Our client utilized an advanced batch scheduling system to automate their EOD processes. A majority of the batch jobs were created and designed by the client’s internal IT team with varying levels of collaboration and input from our team ranging from none to moderate.
Our role was to monitor, support, and continuously improve our client’s EOD system. In order to provide the level of service our firm holds ourselves accountable for, we put together automated monitoring controls such as success/failure messages which are emailed out following execution. We also maintain extensive documentation detailing every aspect of the client’s workflows both from a business (the reason) and functional (the solution) perspective. When a breakdown in the system occurs, it is this level of understanding that allows us to swiftly implement the appropriate resolution.
Batch job creation and monitoring
Schedule setup and enhancement
Increase job run efficiency
Deep understanding of systems
While 100% uptime is always the desired, there are inevitable system breakdowns. Our client had a failure during a process which pulls data from a trade management system in order to create and distribute reports for end users. This process involves generating multiple PDF reports, merging them into a single report, and emailing out this report to a company-wide distribution list.
Upon failure, our firm took immediate steps toward resolving this issue. Through our deep understanding of our client’s batch scheduling system, we were able to utilize its logging feature to identify the breakdown had occurred when multiple reports were merging into a single report.
Our team then located the directory where the reports are stored. By referencing the documentation we had assembled, we quickly recognized that one of the reports was missing and error had actually occurred during the report generation. Next, we located the stored procedure used to compile the reports. After reviewing the stored procedure, we realized it was calling an SSIS program that was managed by one of the client’s internal teams.
We communicated the system failure to the client and worked with them to fix the case logic that resulted in the report not being generated properly.Our team was effectively able to recognize a failure had occurred, locate the failure, trace the breakdown back to its source, and work with our client to rectify the issue in a matter of minutes.
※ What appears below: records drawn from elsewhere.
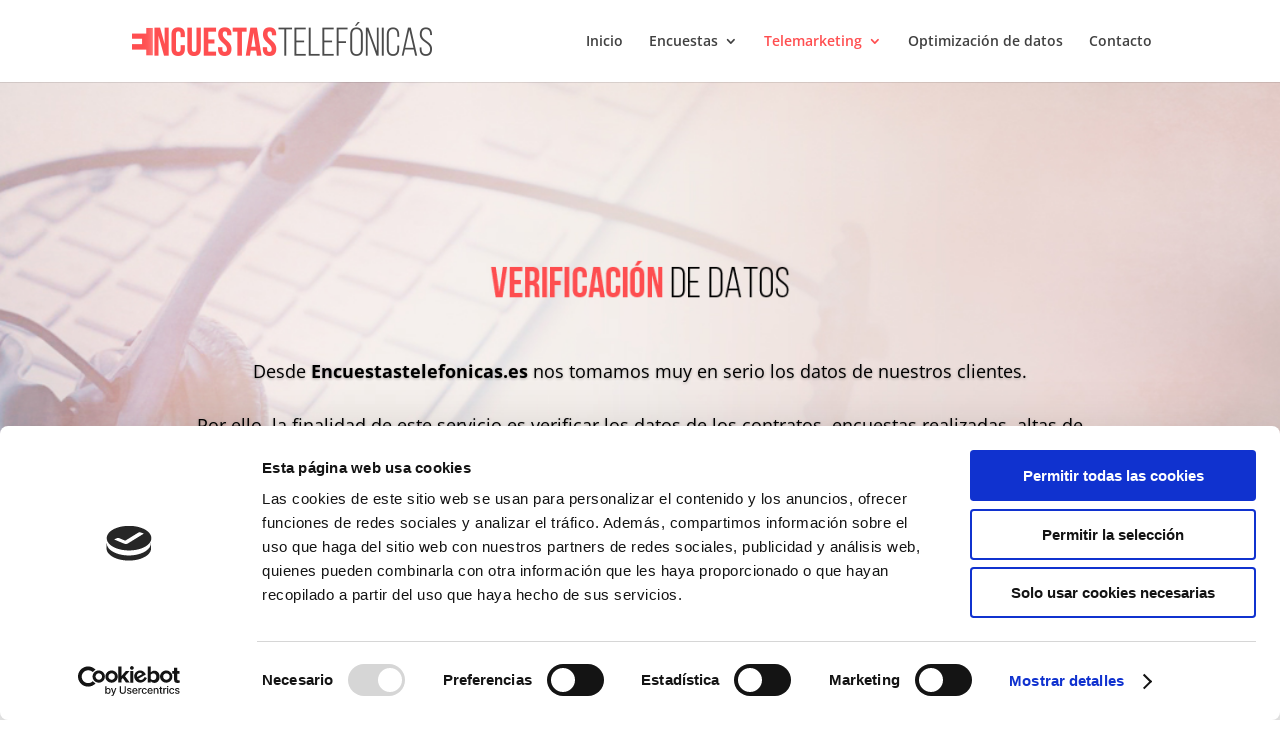

--- FILE ---
content_type: text/css
request_url: https://www.encuestastelefonicas.es/wp-content/themes/Divi-child/style.css?ver=4.27.5
body_size: 948
content:
/*
 Theme Name:     Divi - Child 
 Theme URI:      https://www.hgmnetwork.com
 Description:    Tema hijo para el tema Divi de Elegant Themes 
 Author:         HGM Network
 Author URI:     https://www.hgmnetwork.com
 Template:       Divi
 Version:        1.0.0
*/

 /* Ruta del archivo CSS del tema */

@import url("../Divi/style.css");

/*------------------------------------------------------------- 
A partir de aquí puedes poner tus estilos de CSS personalizados 
------------------------------------------------------------ */

.et_fullscreen_slider .et_pb_slides,
.et_fullscreen_slider .et_pb_slide,
.et_fullscreen_slider .et_pb_container {
    min-height: 100% !important;
    height: 100% !important;
}

.sub-menu:hover {
	color: #FF4E50 !important;
}


/* FORMULARIO */

.wpcf7-text, .wpcf7-textarea, .wpcf7-select, .wpcf7-dynamictext, .wpcf7-captchar {
    background-color: #eee !important;
    border: 1px solid #FF5A5B !important;
    width: 100% !important;
    -moz-border-radius: 0 !important;
    -webkit-border-radius: 0 !important;
    border-radius: 0 !important;
    font-size: 14px;
    color: #6f6f6f !important;
	font-weight: bold; 
    padding: 16px !important;
    -moz-box-sizing: border-box;
    -webkit-box-sizing: border-box;
    box-sizing: border-box;
}

/* ===  COLOR FUENTE DEL PLACEHOLDER  === */

::-webkit-input-placeholder {
   color: #6f6f6f;
   font-weight: bold;
}

:-moz-placeholder { /* Firefox 18- */
   color: #6f6f6f;
   font-weight: bold;   
}

::-moz-placeholder {  /* Firefox 19+ */
   color: #6f6f6f;
   font-weight: bold;   
}

:-ms-input-placeholder {  
   color: #6f6f6f;
   font-weight: bold;
}

/* ===  /  === */

.cajas {
	color: black;
	font-weight: bold;
}

.wpcf7-submit {
    color: #fff !important;
	letter-spacing: 2px;
	text-transform: uppercase;
	font-family: Open Sans;
    margin: 8px auto 0;
    cursor: pointer;
    font-size: 20px;
    font-weight: 500;
    -moz-border-radius: 0px;
    -webkit-border-radius: 0px;
    border-radius: 0px;
    padding: 6px 20px;
    line-height: 1.7em;
    background: #ff5254 !important;
    border: 2px solid #ff5254 !important;
	width: 100% !important;
    -webkit-font-smoothing: antialiased;
    -moz-osx-font-smoothing: grayscale;
    -moz-transition: all 0.2s;
    -webkit-transition: all 0.2s;
    transition: all 0.2s;
}

.wpcf7-submit:hover { 
    background-color: transparent !important;
	color: #ff5254 !important;
    padding: 6px 20px !important; 
}

.marco {
	color: black;
	padding-top: 20px;
	padding-bottom: 20px;
	padding-left: 20px;
	padding-right: 20px;
	font-size: 14px;
	text-align: justify;
	background-color: #eee !important;
}

.telefono {
	color: black !important;
	-webkit-font-smoothing: antialiased;
    -moz-osx-font-smoothing: grayscale;
    -moz-transition: all 0.2s;
    -webkit-transition: all 0.2s;
    transition: all 0.2s;
}

.telefono:hover {
	color: #ff5254 !important;
	text-decoration: none !important;
}

span.mobile_menu_bar:before {
    color: #FF4E50 !important;
}

.et-search-form, .nav li ul, .et_mobile_menu, .footer-widget li::before, .et_pb_pricing li::before, blockquote {
    border-color: #FF4E50 !important;
}

#top-menu-nav #top-menu a:hover,
#mobile_menu_slide a:hover { 
    color: #FF4E50 !important; 
    opacity: 1 !important;
}

#top-menu-nav #top-menu a:active,
#mobile_menu_slide a:active {
	color: #FF4E50 !important; 
}

#footer-info {
	float: none !important;
	text-align: center !important;
	color: #e8e8e8 !important;
	font-size: 11px !important;
	text-transform: uppercase !important;
	letter-spacing: 2px !important;
}

#footer-info a {
	color: #e8e8e8 !important;
	font-weight: 600 !important;
}

#footer-info a:hover {
	color: #FF4E50 !important;
}

#top-menu li li a:hover {
	background: transparent !important;
	color: #FF4E50 !important;
}

.et_pb_toggle_open .et_pb_toggle_title, .et_pb_toggle_open h5.et_pb_toggle_title {
	color: black !important;
	font-weight: bold !important;
}

.et_pb_accordion_item_1.et_pb_toggle.et_pb_toggle_close h5.et_pb_toggle_title {
	color: black !important;
}

.tel-automatizada:hover {
	color: #FF5A5A;
}

.info {
	color: white;
	background: #FF4E50;
	padding: 10px;
	font-weight: bold;
	text-transform: uppercase;
	font-size: 24px;
	text-align: center;
}

/* BARRA COOKIES */

#catapult-cookie-bar {
	font-size: 12px !important;
}

.cookie-bar-bar button#catapultCookie {
	color: white !important;
	font-size: 12px !important;
	border: 1px solid #57a533 !important;
	background: #57a533 !important;
}

.cookie-bar-bar button#catapultCookie:hover {
	background: transparent !important;
	border: 1px solid white !important;
}

#catapult-cookie-bar a {
	font-size: 12px !important;
	font-weight: 600 !important; 
}

#catapult-cookie-bar a:hover {
	color: white !important;
	text-decoration: underline !important;
}

.privacidad {
	font-weight: 700 !important;
}

.privacidad:hover {
	color: black !important;
	text-decoration: underline !important;
}




--- FILE ---
content_type: application/x-javascript
request_url: https://consentcdn.cookiebot.com/consentconfig/2c57c7ac-4259-42fa-9217-68a60e2f34be/encuestastelefonicas.es/configuration.js
body_size: 557
content:
CookieConsent.configuration.tags.push({id:53596618,type:"script",tagID:"",innerHash:"",outerHash:"",tagHash:"9477875528119",url:"",resolvedUrl:"",cat:[5]});CookieConsent.configuration.tags.push({id:53596619,type:"script",tagID:"",innerHash:"",outerHash:"",tagHash:"8471889563090",url:"https://www.google.com/recaptcha/api.js?render=6LfnMYYUAAAAAD2i_VEyyQJ7S9sExN-v6wuWPKwi&ver=3.0",resolvedUrl:"https://www.google.com/recaptcha/api.js?render=6LfnMYYUAAAAAD2i_VEyyQJ7S9sExN-v6wuWPKwi&ver=3.0",cat:[1,4]});CookieConsent.configuration.tags.push({id:53596620,type:"script",tagID:"",innerHash:"",outerHash:"",tagHash:"4537491097402",url:"https://consent.cookiebot.com/uc.js",resolvedUrl:"https://consent.cookiebot.com/uc.js",cat:[1]});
For our firm, however, the work doesn’t stop there. We then took a step back and considered how we could improve the system and process. One of the ways we improved this specific process was to make modifications to the process so that if a failure occurs when reports are being generated, we recognize it before the reports are merged. We accomplished this by building an additional task to make sure all reports exist before attempting to merge. Once we had a long term improvement to the report building process, we then implemented checks for other similar processes.